= Runa Lucienne =

American actress

Runa Alyse Lucienne (born August 6, 1988) is a Guyanese and American model, actress, and social media influencer with over 3 million followers across social media. Beginning her career in her late-teens, Lucienne has appeared in numerous television shows, commercials, music videos, magazines, and national ad campaigns.

== Career ==
Runa Lucienne has been an extra in numerous television shows including Scandal, How I Met Your Mother, Sons of Anarchy, New Girl, Real Husbands of Hollywood, BH90210, Tosh.0, Rob Dyrdek’s Fantasy Factory, The Great Indoors, Hot in Cleveland, Harry’s Law, Hart of Dixie, The Soul Man, Grand Hotel, Mixology, The League, Up All Night, Fox Sports NFL Sunday Pre-Game Show, MTV's Total Request Live, MTV's Suckerfree Sunday, and KTLA Morning News. Runa appeared on Project Runway as Keith Bryce's model who left the competition then returned in the finale to walk at New York Fashion Week for Suede, another designer.

She has been featured in commercials for Adidas, Footlocker, Petco, Sol Republic, and other brands; appeared in music videos including "Baby" by Lil Baby and DaBaby, "Don't Judge Me" by Chris Brown, "Falling in Love" by Taio Cruz and "We Got Hood Love" by Mary J. Blige ft. Trey Songz, and more.

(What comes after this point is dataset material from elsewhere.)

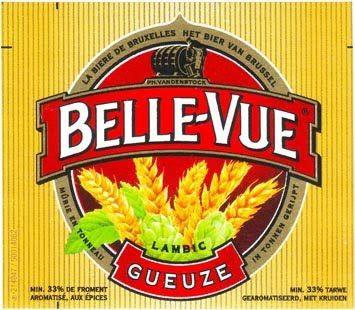belgisch bier - Google zoeken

Runa has been featured in magazines such as Elle, Cosmopolitan, King, Slam, DUB Magazine.

Runa’s national ad campaigns include Mandee clothing store, Outre hair company, and Regis Hair Salons.

Runa was the first Guyanese-American Monster Energy Girl. She traveled to various events on behalf of Monster Energy including New York City’s Puerto Rican Day Parade, appearances at Ft. Hood Army/Air Force Base and Ft. Bliss Army/Air Force Base; and multiple DUB Auto Shows.

== Personal life ==
Runa Lucienne was born in Washington D.C., and raised in Toledo, Ohio where she graduated from St. Ursula Academy. Moving to New York City at the age of 18, she began her modeling and acting career while attending Hunter College and later City College of New York.

With an interest in Science, Technology, Engineering, and Mathematics (STEM), she majored in mechanical engineering and in her third year of college was selected for a mechanical engineering internship with NASA at the Johnson Space Center in Houston, TX in the Systems Architecture and Engineering division where she assisted with research and development of upgrades to the low-fidelity Orion cockpit mockup. While in high school she participated in the Junior Engineering Technical Society (JETS), was the president of the Technology club, and completed her first internship with NASA at the University of Michigan.

In addition to her love of science, Runa participated in her schools’ track and field teams in high school and during the freshman year of college. Runa holds her high school’s high jump record and placed 12th in the state of Ohio division 1 state championships during her senior year. In college, she placed 1st in both, the indoor and outdoor, high jump conference championships, and placed 3rd in high jump in the college division of the Colgate Women’s Games held at Madison Square Garden. Before discovering track and field, she studied ballet for 6 years and played basketball until her track and field career began.

Runa Lucienne’s other passions include painting and mixed media art. She debuted her artwork during Art Basel Miami in December 2019 and plans to continue a career in painting and photography -in addition to modeling and acting.

Currently living in Miami, Runa Lucienne enjoys volunteering with her church, Vous Church, the Miami Children's Museum, Paws4You (dog rescue organization), and the Ora Lee Smith Cancer Research Foundation as a volunteer publicist and member of the marketing team.

Runa Lucienne also enjoys traveling and has visited nearly 40 countries.